Page 2 of 2

Re: 3.21.157.11 overloaded?

Posted: Wed Aug 12, 2020 9:36 am
by Neil-B
The WU needs to return to the WS that deployed it so the next gen can be created ... for the most part under normal loads this happens seemlessly ... these is an option for the researchers to state a CS(s) which can temporarily hold the WU until the WS can receive it - but it still has to go back to the WS.

So the process already exists and works if a CS has been set - but actually that just moves the problem as now the WS is trying to receive both the folders contributions and work from the CS ... Originally I believe this option was designed for WS failures or service outages - not to balance load.

There are no doubt ways to re-architect the whole way FaH infrastructure works ... but an easier solution is to work on balancing out the loads so the servers aren't under stress - and iirc this is a huge server to get balanced correctly.
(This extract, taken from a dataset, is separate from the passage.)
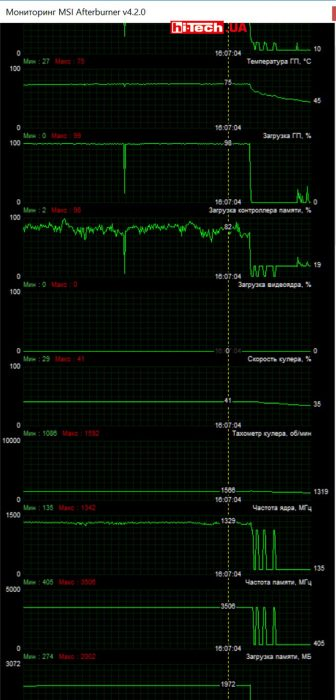 ASUS TURBO-GTX 960-2GD5 (MSI Afterburner)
Re: 3.21.157.11 overloaded?

Posted: Wed Aug 12, 2020 10:06 am
by PantherX
Neil-B wrote:...Originally I believe this option was designed for WS failures or service outages - not to balance load...
That's correct. Given that the original design was about 20 years old, there's technical debt and legacy decisions which needs to be addressed. Work was in the pipeline but that got side tracked with the pandemic and it will take time for things to get back on track. In the meantime, we can all fold COVID WUs to help out everyone :)

BTW, there is a new V8 client in development (no ETA) prior to the pandemic arriving so there will be an opportunity to "start fresh". Keep in mind that V7 was the first proper client that was written from the ground up and has aged well (about 10 years) and V1 to V6 were all written by researchers. I am not sure if V8 is a fresh re-write or not but my guess is that it might be a new code base. Time will tell what happens :eugeek:

Re: 3.21.157.11 overloaded?

Posted: Wed Aug 12, 2020 5:04 pm
by bruce
Some of your assumptions are weak.

For downloading, the client reports your hardware description to the Assignment Server. The AS looks at the list of Work Servers that have WUs that can be assigned to your hardware and chooses one. Then it the process continues be handled between that WS and your Client. If there happens to be only one WS with compatible WUs, then that's the server that will be assigned. If there are several, other factors are considered. If there are zero, then you'll get an error saying (in essence) there are no WU that can be assigned to your client.

If some WS are off-line, so be it. If one has a temporary shortage, that might change as soon as somebody uploads a completed WU and the WS can generate Gen (N+1).